Главный герой ее – Чацкий, современник
Грибоедова и Пушкина, Онегина и Ленского,
счастливый в друзьях, которые где-то там, за
пределами пьесы, живут и пишут «свободно и
свободно»; несчастливый в любви; странник, ищущий
ума и уголка для «оскорбленного чувства».
Современник Грибоедова и Пушкина, он
то ли принимал, подобно первому, участие в
Отечественной войне, то ли, подобно второму,
только видел, как «текла за ратью рать», и
вспоминал, как
Со старшими мы братьями прощались
И в сень наук с досадой возвращались,
Завидуя тому, кто умирать
Шел мимо нас.
Ни того, ни другого доказать мы не
можем.
Герцен видел в Чацком, хоть и с
некоторыми оговорками, тип декабриста,
предполагал, что дальнейший его путь – это
Сенатская площадь и Сибирь. Нам это кажется
сомнительным по причинам, уже названным, но
полностью отрицать эту возможность мы не можем.
Статью «Мильон терзаний» Гончаров
писал в 1872 году и не только дал прекрасный
разбор комедии, но особенно горячо защищал
Чацкого. «И один в поле воин, если он Чацкий» –
вот что пишет автор «Обломова» тогда, когда,
казалось бы, время Чацких давно прошло. Так
проявилась тоска по Чацкому – простодушному,
остроумному, всегда готовому вступить в беседу, в
спор, невероятно открытому – как в проявлении
чувства, так и в речах. Кто в литературе второй
половины века пришел ему на смену? В какой-то мере
его чистоту, простодушие, даже нежелание
прислуживаться унаследовал Илья Ильич Обломов. А
его готовность «ума искать и ездить так далеко»,
может быть, Штольц? Бунтарство – Раскольников,
стремление изменить нравы – герои
Чернышевского? Черты Чацкого, но одновременно и
Молчалина есть в Глумове, герое пьесы
Островского «На всякого мудреца довольно
простоты». Есть они и в тургеневском Рудине,
страннике и идеалисте, погибшем на чужих
баррикадах. И все-таки ни в ком из этих героев не
возродился весь Чацкий – с его почти детским
упрямством («Не образумлюсь, виноват»), с его
чувствительностью («Я вас без памяти люблю»), с
его жаждой подвига («Кто б тогда за всеми не
повлекся»), с его неумением «верить поневоле».

• • • • • • •

■ ЗАДАНИЕ 1
Ответьте на вопросы по фрагменту о Чацком:
(a) В каком году Гончаров писал статью «Мильон терзаний»?
(b) Чей тип видел в Чацком Герцен?
(c) Кто, по словам автора, в какой-то мере унаследовал чистоту и простодушие Чацкого?
■ ЗАДАНИЕ 2
Замените «Сенатская площадь» на «Дворцовая площадь» в той части фрагмента о Чацком, которая начинается со слов «Герцен видел в» и заканчивается словами «мы не можем.», и приведите эту часть целиком.
■ ЗАДАНИЕ 3
Допишите продолжение фрагмента о Чацком, начиная после его последнего предложения.
Позиции ниже взяты из другого источника.

■ РАЗДЕЛ ДАННЫХ
• • • • • • •

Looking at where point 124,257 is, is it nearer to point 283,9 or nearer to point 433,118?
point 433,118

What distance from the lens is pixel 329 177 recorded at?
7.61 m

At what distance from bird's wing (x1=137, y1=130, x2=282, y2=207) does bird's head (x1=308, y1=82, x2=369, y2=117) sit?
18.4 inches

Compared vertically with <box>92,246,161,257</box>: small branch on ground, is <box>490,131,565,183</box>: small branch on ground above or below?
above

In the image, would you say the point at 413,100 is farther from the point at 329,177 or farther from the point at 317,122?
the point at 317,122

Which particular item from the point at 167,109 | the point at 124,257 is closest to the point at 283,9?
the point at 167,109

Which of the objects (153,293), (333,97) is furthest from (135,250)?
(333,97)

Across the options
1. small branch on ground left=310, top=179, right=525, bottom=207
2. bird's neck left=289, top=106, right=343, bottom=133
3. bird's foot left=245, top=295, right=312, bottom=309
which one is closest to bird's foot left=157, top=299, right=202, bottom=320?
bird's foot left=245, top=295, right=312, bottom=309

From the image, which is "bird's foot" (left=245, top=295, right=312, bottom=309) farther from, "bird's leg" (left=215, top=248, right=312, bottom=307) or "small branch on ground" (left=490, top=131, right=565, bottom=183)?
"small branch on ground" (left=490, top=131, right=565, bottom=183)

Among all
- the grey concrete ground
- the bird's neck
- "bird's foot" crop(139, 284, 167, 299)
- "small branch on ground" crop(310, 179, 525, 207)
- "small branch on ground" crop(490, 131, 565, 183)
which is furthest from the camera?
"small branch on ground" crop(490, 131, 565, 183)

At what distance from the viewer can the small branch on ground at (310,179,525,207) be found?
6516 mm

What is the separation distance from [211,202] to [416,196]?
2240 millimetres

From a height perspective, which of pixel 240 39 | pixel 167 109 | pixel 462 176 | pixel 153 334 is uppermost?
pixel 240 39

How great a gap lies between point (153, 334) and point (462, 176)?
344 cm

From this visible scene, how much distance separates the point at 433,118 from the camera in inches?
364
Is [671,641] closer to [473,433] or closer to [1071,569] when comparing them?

• • • • • • •

■ РЕЗУЛЬТАТ ВЫПОЛНЕНИЯ 1
(a) В 1872 году.
(b) Тип декабриста.
(c) Илья Ильич Обломов.

■ РЕЗУЛЬТАТ ВЫПОЛНЕНИЯ 2
Герцен видел в Чацком, хоть и с
некоторыми оговорками, тип декабриста,
предполагал, что дальнейший его путь – это
Дворцовая площадь и Сибирь. Нам это кажется
сомнительным по причинам, уже названным, но
полностью отрицать эту возможность мы не можем.

■ РЕЗУЛЬТАТ ВЫПОЛНЕНИЯ 3
В статье «Мильон терзаний»
одновременно ощущается и тоска по Чацкому, и
сознание вневременности открытого Грибоедовым
человеческого типа. Какого типа? Декабриста? Да
вряд ли он выйдет на Сенатскую площадь, а если и
выйдет, то, верно, как Кюхельбекер, почти
случайно, или, лучше, нечаянно оказавшись вместе
с друзьями перед самым восстанием. Так (и только
так!) мог оказаться замешанным в дело декабристов
Пушкин. Чацкий, пренебрегающий общественным
мнением и действительно независимый от
пресловутых «всех», только в одном случае может
за этими «всеми» повлечься – если впереди
подвиг, слава, опасность. Да, он, наверное, мог бы
оказаться участником мятежа, потому что
Мятеж не может кончиться удачей –
В противном случае его зовут иначе.
(Джон Харингтон. Пер.С.Маршака.)
А среди победителей Чацкого мы вряд ли
когда-нибудь найдем: ведь его ум может принести
ему только горе – так сказал Грибоедов в
названии комедии.
Как не можем мы определить рамки,
границы вечно инакомыслящему Чацкому, так не
определим мы ни рамок, ни границ для комедии
Грибоедова. Наряду с элементами классицизма –
единство места, времени, частично – действия
развивается конфликт романтический. «Мучителей
толпа» и одинокий герой, обремененный «мильоном
терзаний», странник до начала повествования,
беглец и изгнанник в конце пьесы – все это
кажется уже не классицистической комедией, но
романтической драмой.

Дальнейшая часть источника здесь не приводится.